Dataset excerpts

---------------

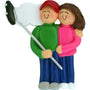 Ornament of a couple holding a selfie stick on a white background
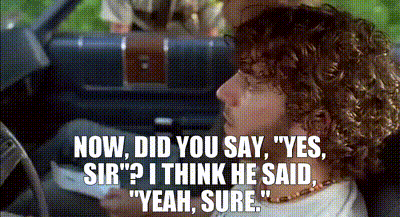 Curly Haired Man in Driver's Seat Talking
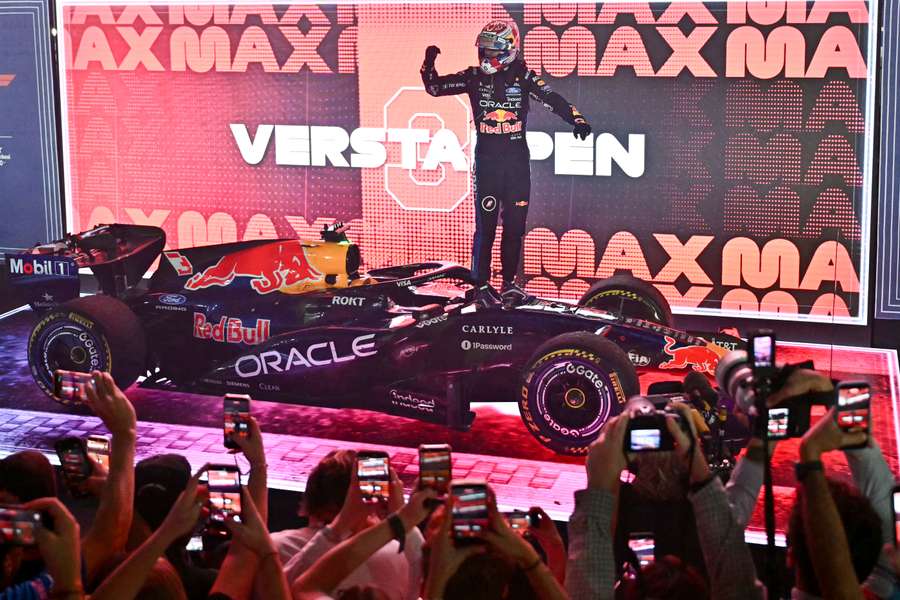 Red Bull Racing's Dutch driver Max Verstappen celebrates winning the Formula One Singapore Grand Prix at the Marina Bay Street Circuit in Singapore Red Bull Racing's Dutch driver Max Verstappen celebrates winning the Formula One Singapore Grand Prix at the Marina Bay Street Circuit in Singapore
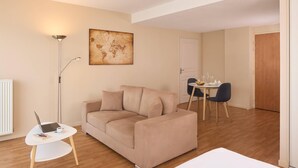 A modern living room with a beige sofa, a small white table with a laptop, and a dining area with a round table and chairs. - Quality Aparthotel Chalon-sur-Saône Gare (Chalon-sur-Saone)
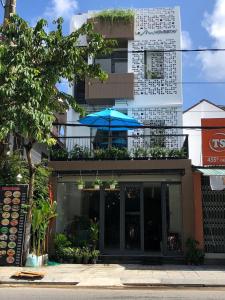 a restaurant with a blue umbrella on a building at La An Homestay in Hoi An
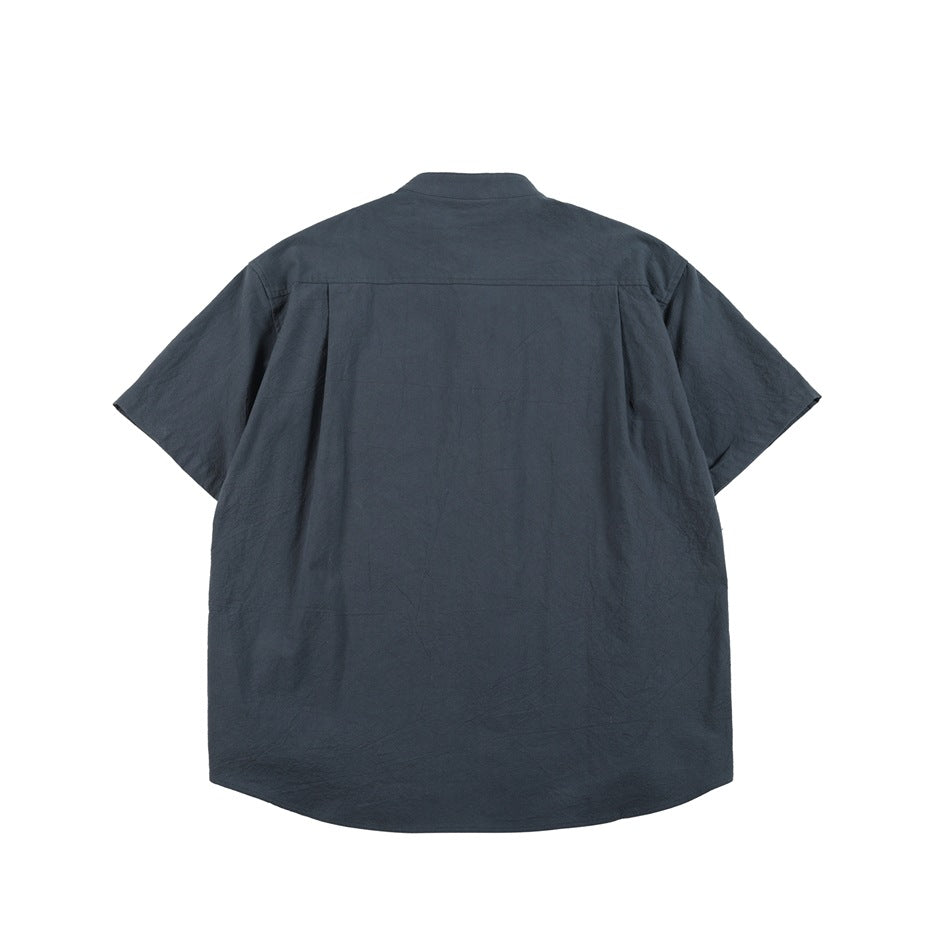 Back view of a slate-blue short-sleeve shirt with a stand collar and curved hem.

---------------

(TASK TO COMPLETE):
Rewrite the items above with each "table" changed to "desk" and everything else kept the same. Leave the pictures out of your answer.

(ANSWER BELOW):
 Ornament of a couple holding a selfie stick on a white background
 Curly Haired Man in Driver's Seat Talking
 Red Bull Racing's Dutch driver Max Verstappen celebrates winning the Formula One Singapore Grand Prix at the Marina Bay Street Circuit in Singapore Red Bull Racing's Dutch driver Max Verstappen celebrates winning the Formula One Singapore Grand Prix at the Marina Bay Street Circuit in Singapore
 A modern living room with a beige sofa, a small white desk with a laptop, and a dining area with a round desk and chairs. - Quality Aparthotel Chalon-sur-Saône Gare (Chalon-sur-Saone)
 a restaurant with a blue umbrella on a building at La An Homestay in Hoi An
 Back view of a slate-blue short-sleeve shirt with a stand collar and curved hem.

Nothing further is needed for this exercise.